Data rows

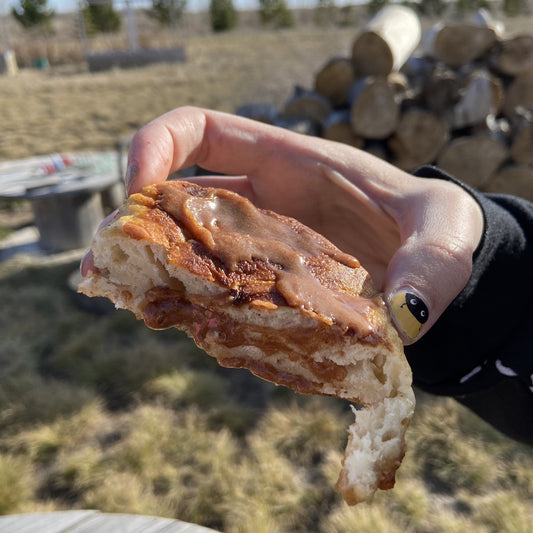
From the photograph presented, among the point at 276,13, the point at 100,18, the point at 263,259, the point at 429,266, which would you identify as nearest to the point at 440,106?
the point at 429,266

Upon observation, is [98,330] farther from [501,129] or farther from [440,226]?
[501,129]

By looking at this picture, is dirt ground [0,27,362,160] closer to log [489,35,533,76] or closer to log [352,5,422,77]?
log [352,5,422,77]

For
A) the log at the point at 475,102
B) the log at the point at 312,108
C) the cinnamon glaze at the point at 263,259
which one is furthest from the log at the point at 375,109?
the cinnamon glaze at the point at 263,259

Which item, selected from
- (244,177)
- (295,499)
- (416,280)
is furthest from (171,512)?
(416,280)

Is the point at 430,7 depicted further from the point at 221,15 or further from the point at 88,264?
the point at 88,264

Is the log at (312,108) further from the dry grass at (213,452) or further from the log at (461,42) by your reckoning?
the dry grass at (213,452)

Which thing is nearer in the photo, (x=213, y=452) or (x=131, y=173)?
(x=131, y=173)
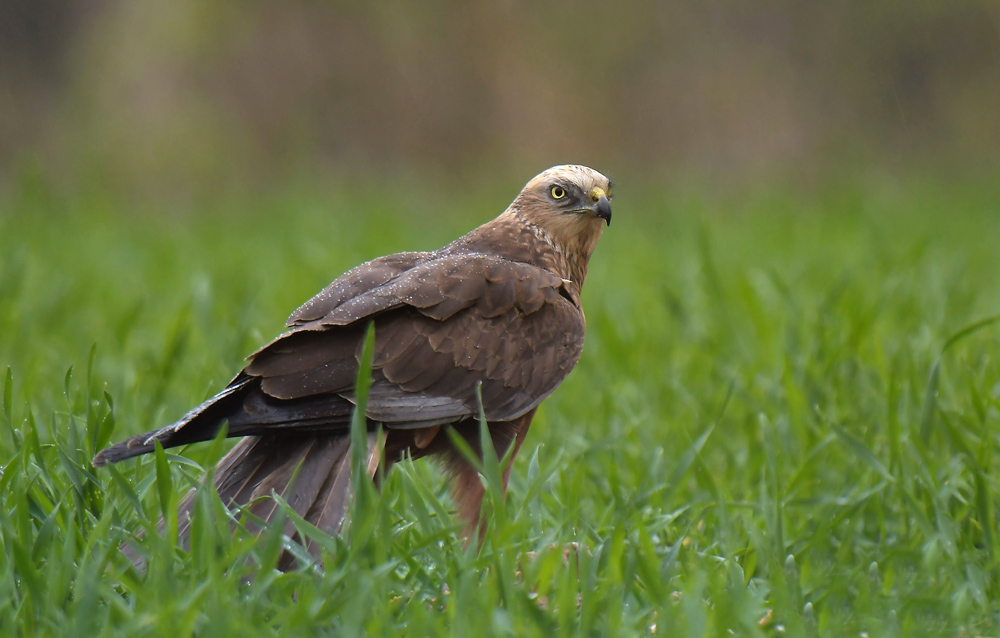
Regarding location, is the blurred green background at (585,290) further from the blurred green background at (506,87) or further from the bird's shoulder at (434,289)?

==

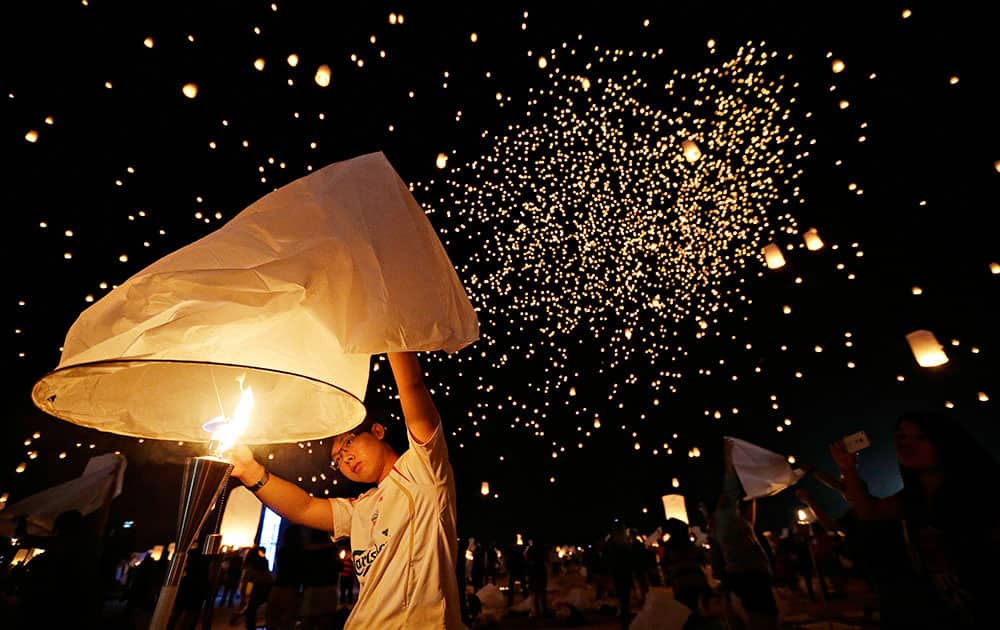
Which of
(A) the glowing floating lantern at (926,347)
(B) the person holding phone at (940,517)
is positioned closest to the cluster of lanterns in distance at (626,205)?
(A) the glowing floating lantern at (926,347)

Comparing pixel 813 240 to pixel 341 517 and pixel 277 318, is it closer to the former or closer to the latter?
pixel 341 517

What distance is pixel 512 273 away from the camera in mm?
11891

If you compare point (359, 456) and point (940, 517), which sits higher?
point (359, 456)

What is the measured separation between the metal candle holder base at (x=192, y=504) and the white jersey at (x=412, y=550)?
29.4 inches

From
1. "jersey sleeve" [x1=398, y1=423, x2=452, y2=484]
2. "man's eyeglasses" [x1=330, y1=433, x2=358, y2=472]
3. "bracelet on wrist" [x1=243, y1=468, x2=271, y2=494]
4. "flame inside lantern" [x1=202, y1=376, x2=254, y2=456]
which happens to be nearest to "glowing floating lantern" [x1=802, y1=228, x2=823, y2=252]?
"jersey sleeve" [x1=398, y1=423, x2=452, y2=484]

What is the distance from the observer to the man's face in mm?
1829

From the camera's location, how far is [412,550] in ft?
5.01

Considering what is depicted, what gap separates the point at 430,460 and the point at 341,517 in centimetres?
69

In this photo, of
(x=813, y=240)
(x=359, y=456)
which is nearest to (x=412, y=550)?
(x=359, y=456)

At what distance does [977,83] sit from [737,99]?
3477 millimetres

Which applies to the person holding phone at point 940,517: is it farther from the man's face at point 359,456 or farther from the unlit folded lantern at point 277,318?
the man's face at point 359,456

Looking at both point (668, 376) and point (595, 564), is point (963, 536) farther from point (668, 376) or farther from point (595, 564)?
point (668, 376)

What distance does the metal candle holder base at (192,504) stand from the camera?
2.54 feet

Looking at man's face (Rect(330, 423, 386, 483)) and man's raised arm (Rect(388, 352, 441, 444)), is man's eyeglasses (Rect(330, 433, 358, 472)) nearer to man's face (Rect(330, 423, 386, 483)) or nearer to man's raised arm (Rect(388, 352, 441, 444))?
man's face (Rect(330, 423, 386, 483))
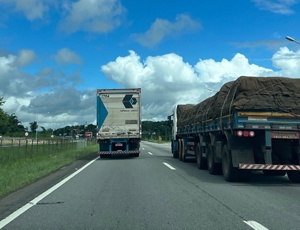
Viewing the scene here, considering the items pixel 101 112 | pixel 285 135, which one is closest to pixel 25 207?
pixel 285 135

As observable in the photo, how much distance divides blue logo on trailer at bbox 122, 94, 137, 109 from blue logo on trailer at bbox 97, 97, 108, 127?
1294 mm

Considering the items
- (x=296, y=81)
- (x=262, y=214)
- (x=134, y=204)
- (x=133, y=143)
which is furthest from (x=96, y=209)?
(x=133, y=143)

What the exercise asks
Collect every line above that contains the word "jersey". Case counts.

Answer in full
What is the measured separation between the metal candle holder base at (x=192, y=504) and the white jersey at (x=412, y=550)?
1. "jersey sleeve" [x1=398, y1=423, x2=452, y2=484]
"jersey sleeve" [x1=398, y1=423, x2=452, y2=484]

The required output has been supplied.